Doğrudan yabancı yatırımlar, dış finansman koşullarındaki iyileşme, rezervlerde süregelen artış ve turizm gelirlerinin cari işlemler hesabına desteği fiyat istikrarına güçlü katkıda bulunacaktır.
Politika faizi, enflasyonun ana eğilimini geriletecek ve enflasyonu orta vadede yüzde 5 hedefine ulaştıracak parasal ve finansal koşulları sağlayacak şekilde belirlenecektir. Enflasyon görünümünde belirgin iyileşme sağlanana kadar parasal sıkılaştırma gerektiği zamanda ve gerektiği ölçüde kademeli olarak güçlendirilecektir.
Kurul, mevcut mikro- ve makroihtiyati çerçeveyi, piyasa mekanizmalarının işlevselliğini artıracak ve makro finansal istikrarı güçlendirecek şekilde sadeleştirmektedir. Sadeleşme süreci, etki analizleri dikkate alınarak kademeli olarak devam edecektir. Bu kapsamda, Türk lirası mevduat payının artırılmasına yönelik düzenlemeler parasal aktarım mekanizmasını güçlendirecektir.
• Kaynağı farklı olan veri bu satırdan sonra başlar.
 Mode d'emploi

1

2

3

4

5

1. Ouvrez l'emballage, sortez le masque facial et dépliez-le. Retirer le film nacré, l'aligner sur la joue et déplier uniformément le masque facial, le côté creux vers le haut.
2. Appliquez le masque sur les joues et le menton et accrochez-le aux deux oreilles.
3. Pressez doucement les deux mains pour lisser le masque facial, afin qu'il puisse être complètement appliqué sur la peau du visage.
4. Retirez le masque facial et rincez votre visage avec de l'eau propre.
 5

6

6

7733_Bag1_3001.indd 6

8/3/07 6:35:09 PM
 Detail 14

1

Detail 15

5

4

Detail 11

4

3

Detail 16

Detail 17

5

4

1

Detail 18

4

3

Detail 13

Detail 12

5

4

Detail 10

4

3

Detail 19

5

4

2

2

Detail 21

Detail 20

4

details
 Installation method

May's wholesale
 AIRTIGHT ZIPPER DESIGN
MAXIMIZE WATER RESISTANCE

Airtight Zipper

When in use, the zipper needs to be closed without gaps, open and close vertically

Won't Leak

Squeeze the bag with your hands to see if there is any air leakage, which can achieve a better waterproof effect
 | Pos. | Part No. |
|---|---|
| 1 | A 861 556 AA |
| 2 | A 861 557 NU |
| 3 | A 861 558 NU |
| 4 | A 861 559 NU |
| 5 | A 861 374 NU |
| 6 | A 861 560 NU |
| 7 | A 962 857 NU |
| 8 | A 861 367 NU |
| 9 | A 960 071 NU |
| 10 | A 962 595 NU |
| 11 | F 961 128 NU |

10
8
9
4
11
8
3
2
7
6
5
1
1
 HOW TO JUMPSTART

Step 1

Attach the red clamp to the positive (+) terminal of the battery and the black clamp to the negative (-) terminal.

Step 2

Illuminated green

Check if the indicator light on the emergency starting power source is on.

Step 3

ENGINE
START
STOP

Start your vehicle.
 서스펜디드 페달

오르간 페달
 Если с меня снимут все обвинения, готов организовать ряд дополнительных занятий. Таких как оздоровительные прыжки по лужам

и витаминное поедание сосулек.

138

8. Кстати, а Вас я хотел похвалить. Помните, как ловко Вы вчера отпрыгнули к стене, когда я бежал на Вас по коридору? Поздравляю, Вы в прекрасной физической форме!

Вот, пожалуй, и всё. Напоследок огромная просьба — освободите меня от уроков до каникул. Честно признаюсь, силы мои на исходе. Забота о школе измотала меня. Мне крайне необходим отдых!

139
Kurul, faiz artırımının yanı sıra, parasal sıkılaştırma sürecini destekleyecek seçici kredi ve miktarsal sıkılaştırma kararları almaya devam edecektir.
Enflasyon ve enflasyonun ana eğilimine ilişkin göstergeler yakından takip edilecek ve Kurul, fiyat istikrarı temel amacı doğrultusunda elindeki tüm araçları kararlılıkla kullanmaya devam edecektir.
Kurul, kararlarını öngörülebilir, veri odaklı ve şeffaf bir çerçevede almaya devam edecektir.”